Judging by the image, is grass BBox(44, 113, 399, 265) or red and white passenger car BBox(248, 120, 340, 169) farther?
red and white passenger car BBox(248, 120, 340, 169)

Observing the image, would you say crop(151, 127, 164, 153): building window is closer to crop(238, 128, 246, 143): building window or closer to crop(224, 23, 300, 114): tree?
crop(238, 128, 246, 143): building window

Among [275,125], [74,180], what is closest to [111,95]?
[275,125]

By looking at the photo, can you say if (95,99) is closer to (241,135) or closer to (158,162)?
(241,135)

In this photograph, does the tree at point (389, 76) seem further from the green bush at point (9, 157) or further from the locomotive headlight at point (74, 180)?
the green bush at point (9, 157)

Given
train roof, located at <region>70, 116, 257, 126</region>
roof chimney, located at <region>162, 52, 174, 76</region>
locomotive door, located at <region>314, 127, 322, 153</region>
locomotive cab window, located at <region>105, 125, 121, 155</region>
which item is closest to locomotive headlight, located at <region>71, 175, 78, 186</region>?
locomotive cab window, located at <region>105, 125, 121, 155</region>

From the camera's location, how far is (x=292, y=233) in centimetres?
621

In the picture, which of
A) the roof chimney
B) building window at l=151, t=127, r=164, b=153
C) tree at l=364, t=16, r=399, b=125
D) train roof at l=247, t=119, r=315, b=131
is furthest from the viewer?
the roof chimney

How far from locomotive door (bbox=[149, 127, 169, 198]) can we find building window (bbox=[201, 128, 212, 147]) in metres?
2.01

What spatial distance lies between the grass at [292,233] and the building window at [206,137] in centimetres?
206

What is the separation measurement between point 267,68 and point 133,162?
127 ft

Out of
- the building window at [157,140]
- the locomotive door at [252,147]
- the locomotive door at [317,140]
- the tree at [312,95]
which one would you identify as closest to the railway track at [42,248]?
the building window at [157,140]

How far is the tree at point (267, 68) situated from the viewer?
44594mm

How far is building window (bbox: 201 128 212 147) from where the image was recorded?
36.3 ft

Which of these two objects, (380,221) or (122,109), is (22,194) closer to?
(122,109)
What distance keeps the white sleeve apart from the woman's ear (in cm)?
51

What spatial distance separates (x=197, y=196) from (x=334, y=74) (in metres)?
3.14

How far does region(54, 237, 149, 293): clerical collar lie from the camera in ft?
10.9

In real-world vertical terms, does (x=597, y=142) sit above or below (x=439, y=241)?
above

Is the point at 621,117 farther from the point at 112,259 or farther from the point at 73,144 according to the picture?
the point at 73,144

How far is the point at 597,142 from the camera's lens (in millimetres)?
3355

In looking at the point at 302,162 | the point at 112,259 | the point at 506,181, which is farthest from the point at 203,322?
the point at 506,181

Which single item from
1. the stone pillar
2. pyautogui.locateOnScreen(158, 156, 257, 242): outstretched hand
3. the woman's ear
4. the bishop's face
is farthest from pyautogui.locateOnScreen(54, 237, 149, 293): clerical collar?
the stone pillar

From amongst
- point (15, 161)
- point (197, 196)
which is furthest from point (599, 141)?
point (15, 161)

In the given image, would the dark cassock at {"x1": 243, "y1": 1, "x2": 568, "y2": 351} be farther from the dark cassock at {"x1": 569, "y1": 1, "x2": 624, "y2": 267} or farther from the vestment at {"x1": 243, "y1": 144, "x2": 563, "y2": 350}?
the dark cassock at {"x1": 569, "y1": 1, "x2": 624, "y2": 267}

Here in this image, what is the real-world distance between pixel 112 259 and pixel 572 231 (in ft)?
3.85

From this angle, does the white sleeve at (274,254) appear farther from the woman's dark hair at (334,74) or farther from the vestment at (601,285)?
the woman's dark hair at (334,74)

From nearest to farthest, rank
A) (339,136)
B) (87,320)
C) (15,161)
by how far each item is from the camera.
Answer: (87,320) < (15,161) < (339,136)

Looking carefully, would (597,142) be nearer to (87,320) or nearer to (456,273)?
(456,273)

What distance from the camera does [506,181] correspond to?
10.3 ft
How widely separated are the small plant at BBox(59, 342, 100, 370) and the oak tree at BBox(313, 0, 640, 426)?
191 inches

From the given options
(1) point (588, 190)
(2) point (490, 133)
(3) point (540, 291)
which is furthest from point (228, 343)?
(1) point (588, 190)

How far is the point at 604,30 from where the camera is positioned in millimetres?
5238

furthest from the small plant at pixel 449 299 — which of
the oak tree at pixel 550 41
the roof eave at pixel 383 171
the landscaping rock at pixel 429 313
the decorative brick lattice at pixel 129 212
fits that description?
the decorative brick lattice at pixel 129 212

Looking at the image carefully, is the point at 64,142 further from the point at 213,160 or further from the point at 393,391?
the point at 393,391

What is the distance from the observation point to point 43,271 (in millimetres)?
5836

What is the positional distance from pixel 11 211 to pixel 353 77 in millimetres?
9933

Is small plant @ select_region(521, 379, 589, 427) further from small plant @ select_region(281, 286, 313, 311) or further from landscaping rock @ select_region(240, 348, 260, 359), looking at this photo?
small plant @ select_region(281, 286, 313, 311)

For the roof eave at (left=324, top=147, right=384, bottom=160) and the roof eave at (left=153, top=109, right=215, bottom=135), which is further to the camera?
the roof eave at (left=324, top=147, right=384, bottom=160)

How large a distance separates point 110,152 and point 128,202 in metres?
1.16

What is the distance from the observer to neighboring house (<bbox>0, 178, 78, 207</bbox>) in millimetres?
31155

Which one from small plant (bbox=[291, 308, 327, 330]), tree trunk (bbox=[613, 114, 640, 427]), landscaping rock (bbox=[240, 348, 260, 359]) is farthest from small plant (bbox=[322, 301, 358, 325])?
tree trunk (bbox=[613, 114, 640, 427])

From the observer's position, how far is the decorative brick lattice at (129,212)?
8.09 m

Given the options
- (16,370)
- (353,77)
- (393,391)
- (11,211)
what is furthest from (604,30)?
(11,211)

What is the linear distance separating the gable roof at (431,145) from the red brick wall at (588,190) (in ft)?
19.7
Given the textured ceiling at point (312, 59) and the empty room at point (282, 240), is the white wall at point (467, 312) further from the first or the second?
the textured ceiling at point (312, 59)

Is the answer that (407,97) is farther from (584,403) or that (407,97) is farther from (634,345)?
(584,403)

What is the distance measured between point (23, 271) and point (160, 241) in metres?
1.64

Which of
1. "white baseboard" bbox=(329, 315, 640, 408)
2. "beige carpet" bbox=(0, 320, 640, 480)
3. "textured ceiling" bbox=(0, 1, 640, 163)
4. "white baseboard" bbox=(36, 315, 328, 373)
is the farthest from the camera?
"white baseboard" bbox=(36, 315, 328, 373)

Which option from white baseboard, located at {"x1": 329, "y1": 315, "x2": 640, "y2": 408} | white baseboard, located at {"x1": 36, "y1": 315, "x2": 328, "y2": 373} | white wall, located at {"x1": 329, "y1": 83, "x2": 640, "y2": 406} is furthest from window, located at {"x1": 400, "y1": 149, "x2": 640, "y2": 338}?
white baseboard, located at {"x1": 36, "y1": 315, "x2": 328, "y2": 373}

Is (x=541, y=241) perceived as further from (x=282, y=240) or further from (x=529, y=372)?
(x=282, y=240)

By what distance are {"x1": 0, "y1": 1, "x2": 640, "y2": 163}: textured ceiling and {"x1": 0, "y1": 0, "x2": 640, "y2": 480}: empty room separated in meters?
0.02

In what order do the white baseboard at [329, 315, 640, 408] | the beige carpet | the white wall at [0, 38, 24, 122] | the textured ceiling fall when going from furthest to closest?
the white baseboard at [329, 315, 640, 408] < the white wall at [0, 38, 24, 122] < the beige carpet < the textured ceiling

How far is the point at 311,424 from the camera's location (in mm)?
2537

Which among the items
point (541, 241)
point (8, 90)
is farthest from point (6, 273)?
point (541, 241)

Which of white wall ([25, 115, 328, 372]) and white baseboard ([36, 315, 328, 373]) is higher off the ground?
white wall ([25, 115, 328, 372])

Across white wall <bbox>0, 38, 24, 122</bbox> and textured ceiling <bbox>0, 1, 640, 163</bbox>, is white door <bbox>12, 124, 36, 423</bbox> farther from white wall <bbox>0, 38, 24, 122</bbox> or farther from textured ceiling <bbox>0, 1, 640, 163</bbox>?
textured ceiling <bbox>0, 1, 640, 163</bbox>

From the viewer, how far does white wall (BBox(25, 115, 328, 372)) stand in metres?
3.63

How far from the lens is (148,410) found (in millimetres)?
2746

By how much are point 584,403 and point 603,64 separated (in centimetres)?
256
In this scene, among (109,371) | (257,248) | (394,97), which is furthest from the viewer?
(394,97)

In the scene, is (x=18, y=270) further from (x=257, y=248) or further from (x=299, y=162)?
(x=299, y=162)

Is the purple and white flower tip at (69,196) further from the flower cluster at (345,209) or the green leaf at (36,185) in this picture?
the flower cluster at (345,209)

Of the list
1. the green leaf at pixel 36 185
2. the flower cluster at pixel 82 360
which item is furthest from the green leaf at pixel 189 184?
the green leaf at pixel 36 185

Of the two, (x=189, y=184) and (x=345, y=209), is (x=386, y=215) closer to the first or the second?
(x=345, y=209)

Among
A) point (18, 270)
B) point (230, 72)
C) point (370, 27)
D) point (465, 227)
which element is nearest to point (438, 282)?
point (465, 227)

-=-=-

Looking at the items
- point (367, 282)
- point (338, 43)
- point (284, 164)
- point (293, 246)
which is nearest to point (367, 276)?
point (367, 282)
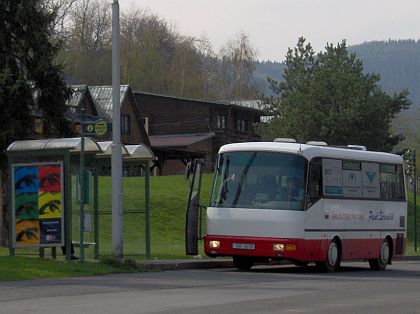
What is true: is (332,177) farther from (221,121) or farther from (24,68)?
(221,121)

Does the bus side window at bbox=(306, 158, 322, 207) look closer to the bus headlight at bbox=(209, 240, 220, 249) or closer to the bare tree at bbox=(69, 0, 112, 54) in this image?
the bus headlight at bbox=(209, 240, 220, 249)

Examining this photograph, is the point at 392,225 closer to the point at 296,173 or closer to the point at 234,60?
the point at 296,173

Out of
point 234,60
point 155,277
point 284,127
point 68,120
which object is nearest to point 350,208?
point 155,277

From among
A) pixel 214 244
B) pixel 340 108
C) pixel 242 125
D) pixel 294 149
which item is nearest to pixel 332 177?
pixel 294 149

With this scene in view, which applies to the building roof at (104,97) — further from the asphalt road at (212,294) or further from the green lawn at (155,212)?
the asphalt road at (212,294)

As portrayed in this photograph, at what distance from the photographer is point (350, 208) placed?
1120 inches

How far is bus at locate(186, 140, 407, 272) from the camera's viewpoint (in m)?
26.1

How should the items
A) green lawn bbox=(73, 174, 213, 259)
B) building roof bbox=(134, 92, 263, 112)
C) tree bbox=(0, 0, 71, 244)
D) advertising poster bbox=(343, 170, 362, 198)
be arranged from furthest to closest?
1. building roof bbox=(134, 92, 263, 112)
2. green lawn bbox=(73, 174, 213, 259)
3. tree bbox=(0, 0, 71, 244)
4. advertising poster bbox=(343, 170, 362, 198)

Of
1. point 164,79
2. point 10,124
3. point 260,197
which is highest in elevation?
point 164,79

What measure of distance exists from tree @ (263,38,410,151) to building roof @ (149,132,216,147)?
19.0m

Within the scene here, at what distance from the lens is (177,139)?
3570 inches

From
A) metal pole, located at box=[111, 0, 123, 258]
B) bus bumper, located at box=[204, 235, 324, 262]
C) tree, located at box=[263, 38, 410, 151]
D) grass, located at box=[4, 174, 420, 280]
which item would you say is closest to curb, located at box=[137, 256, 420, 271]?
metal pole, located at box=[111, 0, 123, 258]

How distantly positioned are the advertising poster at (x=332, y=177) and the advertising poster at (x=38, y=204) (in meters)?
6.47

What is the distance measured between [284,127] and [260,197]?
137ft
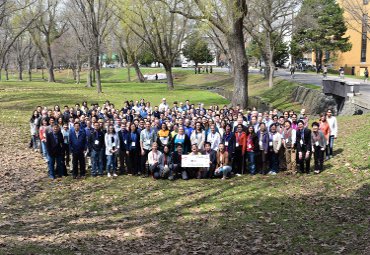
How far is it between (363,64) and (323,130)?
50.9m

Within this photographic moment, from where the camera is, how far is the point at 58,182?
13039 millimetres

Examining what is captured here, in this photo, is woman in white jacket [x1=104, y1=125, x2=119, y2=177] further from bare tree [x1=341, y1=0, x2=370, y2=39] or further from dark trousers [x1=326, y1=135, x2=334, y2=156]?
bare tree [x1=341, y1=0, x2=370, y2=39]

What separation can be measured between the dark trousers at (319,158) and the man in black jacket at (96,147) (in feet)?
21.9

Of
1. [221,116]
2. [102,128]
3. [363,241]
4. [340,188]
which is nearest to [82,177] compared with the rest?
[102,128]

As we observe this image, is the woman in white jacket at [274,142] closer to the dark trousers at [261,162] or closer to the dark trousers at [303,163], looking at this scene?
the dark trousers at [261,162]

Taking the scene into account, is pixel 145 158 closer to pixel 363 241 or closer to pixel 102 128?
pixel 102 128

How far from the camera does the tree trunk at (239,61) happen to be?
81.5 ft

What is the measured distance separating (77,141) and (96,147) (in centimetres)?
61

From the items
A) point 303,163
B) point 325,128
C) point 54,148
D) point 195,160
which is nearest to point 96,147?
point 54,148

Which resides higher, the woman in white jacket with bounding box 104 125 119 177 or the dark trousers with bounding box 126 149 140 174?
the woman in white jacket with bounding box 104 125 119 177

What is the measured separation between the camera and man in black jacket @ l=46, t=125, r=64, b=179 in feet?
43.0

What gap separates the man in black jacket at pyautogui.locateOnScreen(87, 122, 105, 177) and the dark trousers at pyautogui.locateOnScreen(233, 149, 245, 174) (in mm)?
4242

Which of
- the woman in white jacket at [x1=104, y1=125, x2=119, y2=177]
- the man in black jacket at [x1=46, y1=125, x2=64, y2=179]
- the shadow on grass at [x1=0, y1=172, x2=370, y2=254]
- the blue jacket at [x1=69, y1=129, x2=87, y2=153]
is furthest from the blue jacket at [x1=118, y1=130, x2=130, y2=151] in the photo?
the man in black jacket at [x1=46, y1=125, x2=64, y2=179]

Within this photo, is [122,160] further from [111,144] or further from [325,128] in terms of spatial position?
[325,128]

-=-=-

> [Stated exercise]: Filter the records above, keeping only those lines in which the word "vestment" appears, and copy each of them in full.

> [Result]:
In the given image, would the dark cassock at {"x1": 243, "y1": 1, "x2": 568, "y2": 351} be farther from the dark cassock at {"x1": 569, "y1": 1, "x2": 624, "y2": 267} or farther from the vestment at {"x1": 243, "y1": 144, "x2": 563, "y2": 350}?
From this angle, does the white sleeve at (274,254) appear farther from the woman's dark hair at (334,74) or farther from the vestment at (601,285)?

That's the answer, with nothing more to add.